Along with the use of MERRA-2 dataset for training, the International Best Track Archive for Climate Stewardship (IBTrACS) (Knapp et al., 2010) was also used to label all TCG events and locations, which contains global TC records. Specifically in the WNP basin, the Joint Typhoon Warning Center records in IBTrACS are selected, which contains data from 1 January 1890 through present day, sampled every 3 h and archived in a single CSV file. The fact that this IBTrACS dataset is structured with the same synoptic times as the MERRA-2 dataset is useful, because it allows us to pair these two datasets for supervised DL. Details of these datasets as well as their corresponding variables are summarized in Table 1.
2.2 Data pre-processing
Given that MERRA-2 and IBTrACS datasets have their different format, structure, and parameters, it is necessary to first synchronize these datasets before any DL training can be carried out. For this data pre-process step, we convert the longitude axis of MERRA-2 from to [0:360] to match with the coordinate definitions in IBTrACS, which is needed so that the latitude and longitude values of IBTrACS can be located properly on the MERRA-2 coordinate grids for data extraction. In our study, a domain of a size [35° S–70° N] × [60–220°] in the Pacific Ocean is then extracted from the global MERRA-2 dataset. For each MERRA-2 file, a timestamp is output at an interval of 6 h to match with the best track data (note that the original MERRA-2 dataset consists of daily data files at an interval of 3 h). All details of these data outputs after pre-processing MERRA-2 and IBTrACS are provided in Table 2. The corresponding pre-process workflow is thoroughly described in our Zenodo repository (Le et al., 2025).

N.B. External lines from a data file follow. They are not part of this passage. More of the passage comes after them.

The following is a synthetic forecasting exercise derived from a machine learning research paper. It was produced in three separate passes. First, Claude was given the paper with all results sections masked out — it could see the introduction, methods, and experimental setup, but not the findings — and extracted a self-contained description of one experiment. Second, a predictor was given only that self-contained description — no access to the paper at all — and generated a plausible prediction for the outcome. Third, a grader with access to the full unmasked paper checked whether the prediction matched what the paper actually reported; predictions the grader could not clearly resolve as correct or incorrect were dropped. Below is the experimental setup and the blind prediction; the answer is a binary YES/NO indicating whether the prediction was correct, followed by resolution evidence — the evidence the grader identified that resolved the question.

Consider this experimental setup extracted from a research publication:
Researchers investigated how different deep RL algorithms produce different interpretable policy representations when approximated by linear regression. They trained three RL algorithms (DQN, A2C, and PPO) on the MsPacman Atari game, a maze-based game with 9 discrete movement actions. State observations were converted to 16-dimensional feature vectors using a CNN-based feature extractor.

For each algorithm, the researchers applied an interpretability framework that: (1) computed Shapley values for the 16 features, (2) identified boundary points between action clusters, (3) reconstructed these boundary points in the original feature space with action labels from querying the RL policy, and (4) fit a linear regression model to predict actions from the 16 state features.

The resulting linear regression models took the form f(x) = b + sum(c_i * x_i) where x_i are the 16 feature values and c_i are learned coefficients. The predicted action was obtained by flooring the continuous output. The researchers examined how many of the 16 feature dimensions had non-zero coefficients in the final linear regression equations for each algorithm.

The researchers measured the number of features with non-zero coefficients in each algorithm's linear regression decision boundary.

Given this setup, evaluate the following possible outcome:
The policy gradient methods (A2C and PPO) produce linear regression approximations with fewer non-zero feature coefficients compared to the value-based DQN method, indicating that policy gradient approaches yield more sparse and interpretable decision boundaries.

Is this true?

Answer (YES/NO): YES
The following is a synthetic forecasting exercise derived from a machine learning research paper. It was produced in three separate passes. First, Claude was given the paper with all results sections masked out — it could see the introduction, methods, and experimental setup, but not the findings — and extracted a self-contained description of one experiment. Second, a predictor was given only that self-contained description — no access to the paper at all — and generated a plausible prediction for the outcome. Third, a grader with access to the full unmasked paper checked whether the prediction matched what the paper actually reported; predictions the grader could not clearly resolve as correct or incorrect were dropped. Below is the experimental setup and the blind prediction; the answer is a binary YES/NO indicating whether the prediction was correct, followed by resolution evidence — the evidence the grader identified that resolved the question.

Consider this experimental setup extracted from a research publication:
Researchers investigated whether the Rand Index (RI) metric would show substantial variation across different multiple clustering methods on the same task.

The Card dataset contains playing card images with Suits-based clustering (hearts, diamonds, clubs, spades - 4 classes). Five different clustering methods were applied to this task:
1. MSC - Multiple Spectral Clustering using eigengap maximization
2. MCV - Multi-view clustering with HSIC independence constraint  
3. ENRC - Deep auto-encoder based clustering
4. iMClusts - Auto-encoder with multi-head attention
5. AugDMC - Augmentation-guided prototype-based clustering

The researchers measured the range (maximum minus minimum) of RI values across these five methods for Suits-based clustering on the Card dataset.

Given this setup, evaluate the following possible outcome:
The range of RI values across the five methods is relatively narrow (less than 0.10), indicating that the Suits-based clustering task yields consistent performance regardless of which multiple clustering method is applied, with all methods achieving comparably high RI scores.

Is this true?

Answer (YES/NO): NO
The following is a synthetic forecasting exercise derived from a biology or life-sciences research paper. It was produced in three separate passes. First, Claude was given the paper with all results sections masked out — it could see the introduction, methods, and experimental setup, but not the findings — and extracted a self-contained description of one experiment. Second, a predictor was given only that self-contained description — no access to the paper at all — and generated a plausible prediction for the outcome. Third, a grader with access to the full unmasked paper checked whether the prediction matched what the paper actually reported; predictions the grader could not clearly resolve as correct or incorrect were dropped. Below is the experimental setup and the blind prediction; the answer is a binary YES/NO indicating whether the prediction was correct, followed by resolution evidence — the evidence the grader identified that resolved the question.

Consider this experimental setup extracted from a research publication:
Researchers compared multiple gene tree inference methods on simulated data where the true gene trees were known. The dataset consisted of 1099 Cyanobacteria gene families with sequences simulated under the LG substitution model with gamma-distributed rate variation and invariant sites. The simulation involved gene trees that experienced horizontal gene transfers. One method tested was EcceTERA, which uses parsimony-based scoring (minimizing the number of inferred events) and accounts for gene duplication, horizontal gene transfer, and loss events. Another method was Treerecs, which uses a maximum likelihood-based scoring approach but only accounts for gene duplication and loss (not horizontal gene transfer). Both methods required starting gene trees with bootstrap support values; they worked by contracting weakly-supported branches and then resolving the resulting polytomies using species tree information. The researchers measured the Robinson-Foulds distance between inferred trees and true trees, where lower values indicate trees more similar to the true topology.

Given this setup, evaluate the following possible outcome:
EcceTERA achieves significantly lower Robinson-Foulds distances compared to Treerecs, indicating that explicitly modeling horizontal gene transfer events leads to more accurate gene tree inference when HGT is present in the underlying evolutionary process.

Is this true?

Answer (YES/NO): NO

2.3 Supervised dataset design
With the pre-processed data described above, the next step is to generate a labeled dataset for supervised ML models. Specifically for the study of TCG, we need a binary dataset that indicates whether or not a TCG event occurred in the WNP basin needed for the reconstruction of TCG climatology. The process of creating such a binary dataset is critical, as it must include not only positive TCG cases but also a well-designed set of negative samples. Such a requirement of both well-designed positive and negative samples is required for ML models to effectively learn the distinct features between TCG and non-TCG conditions. On one hand, a strong contrast between positive and negative samples increases the likelihood that ML models will identify key patterns, thereby improving performance. Nevertheless, the selection of positive and negative samples must also align with practical applications and purposes in climate research. In fact, the criteria for labeling positive/negative TCG events vary depending on the specific type of TCG climatology as will be shown in the Sect. 4. In this study, we follow NK2024 and define a positive TCG event as the first time a storm was recorded in the best track data. One could also define a TCG as the first moment that a tropical depression stage is recorded to make sure TCG characteristics are well-defined for DL training (Kieu and Nguyen, 2024). However, our choice of the first time that a TC was recorded in the best track herein has the benefit of training a DL model that can detect TCG earlier, and so we will use this definition to label a positive TCG event. Some additional steps to handle the uncertainties in this TCG timing will be further presented in our data enrichment in Sect. 3.3.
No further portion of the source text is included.